É mais que secular as lutas de movimentos pela libertação de inúmeras, e quiçá inenarráveis, formas de sofrimentos e opressões que criamos (eu e você, essa humanidade que partilhamos, e aqui devo dizer que muitos vem despertando para essa realidade que todos impingimos, direcionamos ou reproduzimos uns contra os outros e todos contra os demais animais) e assim, especificamente quanto aos animais não humanos, alguns passaram a não mais aceitar, a não mais coadunar ou colaborar com esse sistema (estes são os veganos, os abolicionistas animalistas ou antiespecistas), animais esses que são os nossos “próximos mais distantes”.

Estou usando aqui o termo da proximidade em duplo sentido, tanto da animalidade quanto – e por que não – da espiritualidade, fazendo jus àquela ideia subjacente à todas as religiões, porém cotidiana e comumente relegada que é “amar ao próximo como a ti mesmo”, certo? Tem ato mais revolucionário e libertário do que amar os nossos diferentes?

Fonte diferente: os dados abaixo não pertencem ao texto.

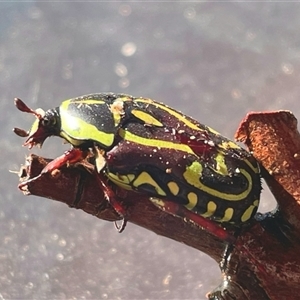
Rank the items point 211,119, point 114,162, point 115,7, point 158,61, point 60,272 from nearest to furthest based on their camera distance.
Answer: point 114,162 < point 60,272 < point 211,119 < point 158,61 < point 115,7

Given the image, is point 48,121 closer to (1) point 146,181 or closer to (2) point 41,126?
(2) point 41,126

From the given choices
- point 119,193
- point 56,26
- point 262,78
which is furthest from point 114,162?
point 56,26

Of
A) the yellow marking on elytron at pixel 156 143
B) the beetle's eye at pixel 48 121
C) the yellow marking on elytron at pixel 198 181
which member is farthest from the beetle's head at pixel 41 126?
the yellow marking on elytron at pixel 198 181

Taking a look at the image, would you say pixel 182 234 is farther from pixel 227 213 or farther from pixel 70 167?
pixel 70 167

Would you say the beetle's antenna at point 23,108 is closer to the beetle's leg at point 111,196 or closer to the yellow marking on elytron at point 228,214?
the beetle's leg at point 111,196

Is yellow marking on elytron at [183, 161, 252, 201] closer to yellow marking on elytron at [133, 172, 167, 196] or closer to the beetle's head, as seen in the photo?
yellow marking on elytron at [133, 172, 167, 196]

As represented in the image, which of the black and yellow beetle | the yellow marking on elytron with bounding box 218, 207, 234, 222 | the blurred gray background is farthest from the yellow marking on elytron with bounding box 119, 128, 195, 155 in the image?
the blurred gray background

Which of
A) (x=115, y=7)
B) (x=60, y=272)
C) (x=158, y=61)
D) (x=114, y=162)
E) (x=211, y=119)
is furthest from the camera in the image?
(x=115, y=7)
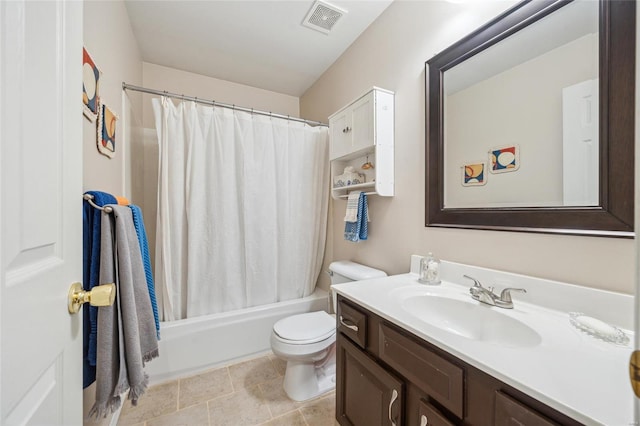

Se é que somos mesmo tão diferentes assim… e aqui podemos abrir uma outra acepção possível da espiritualidade…

Somos feitos da mesma matéria orgânica, somos do reino animal, feitos de carne, osso e outros componentes biológicos que, como profissional do direito, sequer posso imaginar. O médico e escritor indiano Deepak Chopra ensina que se tocássemos uma partícula do tecido de um fígado humano, veríamos que esse órgão tem a mesma aparência de um fígado de boi, havendo um aparente e considerado grau de dificuldade para discernirmos o que é humano do que é bovino a nível celular. O mesmo podemos dizer na comparação entre o nosso DNA e o de um gorila ou de um chimpanzé.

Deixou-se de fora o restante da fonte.